> **Your instructions**:
Copy, from the material below, each line where "arrive" shows up.

Material shown START

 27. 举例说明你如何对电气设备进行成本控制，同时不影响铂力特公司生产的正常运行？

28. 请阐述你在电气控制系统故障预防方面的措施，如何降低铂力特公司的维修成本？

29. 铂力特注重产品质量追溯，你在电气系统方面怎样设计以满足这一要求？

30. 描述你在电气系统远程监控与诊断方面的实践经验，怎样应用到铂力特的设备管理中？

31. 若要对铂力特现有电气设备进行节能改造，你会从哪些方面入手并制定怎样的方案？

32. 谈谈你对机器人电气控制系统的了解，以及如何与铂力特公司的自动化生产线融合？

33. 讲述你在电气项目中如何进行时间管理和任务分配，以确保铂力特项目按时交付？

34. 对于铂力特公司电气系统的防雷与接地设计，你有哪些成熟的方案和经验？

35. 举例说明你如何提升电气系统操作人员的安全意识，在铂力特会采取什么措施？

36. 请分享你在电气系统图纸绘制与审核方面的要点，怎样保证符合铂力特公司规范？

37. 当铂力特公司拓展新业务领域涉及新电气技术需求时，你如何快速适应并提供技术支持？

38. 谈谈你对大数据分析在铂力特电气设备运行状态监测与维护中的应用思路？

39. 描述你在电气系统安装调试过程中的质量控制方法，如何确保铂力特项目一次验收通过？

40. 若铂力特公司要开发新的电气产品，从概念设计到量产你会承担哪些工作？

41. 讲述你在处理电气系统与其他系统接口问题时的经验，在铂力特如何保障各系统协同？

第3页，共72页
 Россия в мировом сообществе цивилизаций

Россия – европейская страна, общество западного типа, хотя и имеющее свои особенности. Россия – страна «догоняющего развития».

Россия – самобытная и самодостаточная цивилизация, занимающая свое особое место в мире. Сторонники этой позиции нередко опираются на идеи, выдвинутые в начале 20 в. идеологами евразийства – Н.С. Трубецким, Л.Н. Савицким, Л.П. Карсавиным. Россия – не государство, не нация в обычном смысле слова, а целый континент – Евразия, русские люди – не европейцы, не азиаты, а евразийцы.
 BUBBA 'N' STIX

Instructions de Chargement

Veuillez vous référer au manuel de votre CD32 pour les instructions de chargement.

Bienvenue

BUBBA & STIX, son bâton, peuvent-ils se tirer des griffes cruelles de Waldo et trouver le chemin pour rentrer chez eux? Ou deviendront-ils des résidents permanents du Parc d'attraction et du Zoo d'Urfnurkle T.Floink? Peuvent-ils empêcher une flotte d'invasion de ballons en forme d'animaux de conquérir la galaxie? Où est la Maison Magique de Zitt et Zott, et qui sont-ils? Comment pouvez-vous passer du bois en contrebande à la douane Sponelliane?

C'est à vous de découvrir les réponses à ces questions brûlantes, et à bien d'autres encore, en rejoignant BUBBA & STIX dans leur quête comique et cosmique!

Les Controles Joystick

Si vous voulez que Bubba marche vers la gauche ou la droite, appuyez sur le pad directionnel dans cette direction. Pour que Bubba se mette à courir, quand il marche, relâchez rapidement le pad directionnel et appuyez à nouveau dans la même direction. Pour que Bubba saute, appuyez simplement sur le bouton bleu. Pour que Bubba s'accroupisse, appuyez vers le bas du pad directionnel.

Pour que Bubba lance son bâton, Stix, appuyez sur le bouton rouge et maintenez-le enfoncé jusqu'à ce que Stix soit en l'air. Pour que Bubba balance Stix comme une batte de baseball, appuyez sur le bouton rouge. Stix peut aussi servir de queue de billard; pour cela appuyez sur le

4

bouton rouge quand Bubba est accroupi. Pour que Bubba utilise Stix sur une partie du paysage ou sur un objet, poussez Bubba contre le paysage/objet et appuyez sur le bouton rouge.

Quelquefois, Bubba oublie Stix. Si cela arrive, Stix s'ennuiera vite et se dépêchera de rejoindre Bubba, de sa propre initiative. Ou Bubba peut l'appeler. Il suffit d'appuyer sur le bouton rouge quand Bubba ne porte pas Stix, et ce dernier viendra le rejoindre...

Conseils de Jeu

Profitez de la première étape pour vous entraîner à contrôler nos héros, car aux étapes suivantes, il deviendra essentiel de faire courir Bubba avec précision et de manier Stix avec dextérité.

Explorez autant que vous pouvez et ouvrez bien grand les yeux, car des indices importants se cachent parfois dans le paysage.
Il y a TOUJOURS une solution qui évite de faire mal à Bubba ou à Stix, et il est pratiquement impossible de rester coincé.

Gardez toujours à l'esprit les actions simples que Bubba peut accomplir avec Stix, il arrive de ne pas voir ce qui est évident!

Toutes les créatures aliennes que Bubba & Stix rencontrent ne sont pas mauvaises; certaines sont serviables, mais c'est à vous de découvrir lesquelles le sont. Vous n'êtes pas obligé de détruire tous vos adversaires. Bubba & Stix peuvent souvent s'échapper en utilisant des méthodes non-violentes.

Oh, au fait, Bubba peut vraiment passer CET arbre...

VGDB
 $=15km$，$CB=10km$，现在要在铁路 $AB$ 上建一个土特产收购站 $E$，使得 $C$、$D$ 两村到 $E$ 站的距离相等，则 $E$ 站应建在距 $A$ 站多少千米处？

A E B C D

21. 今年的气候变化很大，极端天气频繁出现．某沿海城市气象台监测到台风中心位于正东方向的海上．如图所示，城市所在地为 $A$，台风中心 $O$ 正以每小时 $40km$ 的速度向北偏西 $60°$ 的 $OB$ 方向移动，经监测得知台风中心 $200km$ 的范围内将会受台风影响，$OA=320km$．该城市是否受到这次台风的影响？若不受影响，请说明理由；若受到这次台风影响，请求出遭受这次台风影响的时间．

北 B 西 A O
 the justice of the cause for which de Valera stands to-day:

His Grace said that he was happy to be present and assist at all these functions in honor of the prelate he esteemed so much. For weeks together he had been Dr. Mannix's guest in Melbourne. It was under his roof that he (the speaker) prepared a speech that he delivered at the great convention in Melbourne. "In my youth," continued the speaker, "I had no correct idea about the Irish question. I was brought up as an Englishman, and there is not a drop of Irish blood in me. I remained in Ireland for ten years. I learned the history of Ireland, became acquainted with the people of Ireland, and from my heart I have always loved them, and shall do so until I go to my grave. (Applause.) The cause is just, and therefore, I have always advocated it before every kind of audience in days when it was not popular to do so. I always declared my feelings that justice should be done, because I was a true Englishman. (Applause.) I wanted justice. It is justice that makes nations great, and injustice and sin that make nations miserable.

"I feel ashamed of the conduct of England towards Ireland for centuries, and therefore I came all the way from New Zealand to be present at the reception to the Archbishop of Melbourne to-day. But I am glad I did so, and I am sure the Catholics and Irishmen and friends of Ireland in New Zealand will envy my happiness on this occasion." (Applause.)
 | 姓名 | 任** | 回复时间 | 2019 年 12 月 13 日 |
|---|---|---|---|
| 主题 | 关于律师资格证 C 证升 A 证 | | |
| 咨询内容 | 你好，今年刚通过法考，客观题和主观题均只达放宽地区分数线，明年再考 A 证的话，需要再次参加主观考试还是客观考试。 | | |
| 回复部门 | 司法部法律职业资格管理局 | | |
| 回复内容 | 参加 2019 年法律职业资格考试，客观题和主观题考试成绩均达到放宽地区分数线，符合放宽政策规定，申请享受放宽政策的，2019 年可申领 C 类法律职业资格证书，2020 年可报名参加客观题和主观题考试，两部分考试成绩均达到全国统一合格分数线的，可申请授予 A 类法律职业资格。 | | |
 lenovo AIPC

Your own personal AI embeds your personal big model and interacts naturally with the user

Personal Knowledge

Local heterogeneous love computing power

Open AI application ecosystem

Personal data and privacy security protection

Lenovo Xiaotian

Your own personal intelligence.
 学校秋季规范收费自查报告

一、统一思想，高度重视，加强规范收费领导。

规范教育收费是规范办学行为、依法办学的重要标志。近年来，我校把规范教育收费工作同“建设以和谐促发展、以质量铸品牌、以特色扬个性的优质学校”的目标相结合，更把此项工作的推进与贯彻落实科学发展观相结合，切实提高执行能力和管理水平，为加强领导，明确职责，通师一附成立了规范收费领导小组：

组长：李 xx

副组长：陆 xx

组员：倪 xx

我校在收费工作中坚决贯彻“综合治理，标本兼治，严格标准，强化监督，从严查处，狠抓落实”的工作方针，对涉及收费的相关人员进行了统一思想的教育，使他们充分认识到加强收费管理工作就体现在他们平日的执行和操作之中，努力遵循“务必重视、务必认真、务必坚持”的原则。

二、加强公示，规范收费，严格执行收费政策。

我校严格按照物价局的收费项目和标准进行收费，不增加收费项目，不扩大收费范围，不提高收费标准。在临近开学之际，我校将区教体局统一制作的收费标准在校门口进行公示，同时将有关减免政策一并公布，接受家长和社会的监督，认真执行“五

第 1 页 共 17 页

Material shown END

> **Response**:
Quelquefois, Bubba oublie Stix. Si cela arrive, Stix s'ennuiera vite et se dépêchera de rejoindre Bubba, de sa propre initiative. Ou Bubba peut l'appeler. Il suffit d'appuyer sur le bouton rouge quand Bubba ne porte pas Stix, et ce dernier viendra le rejoindre...
Gardez toujours à l'esprit les actions simples que Bubba peut accomplir avec Stix, il arrive de ne pas voir ce qui est évident!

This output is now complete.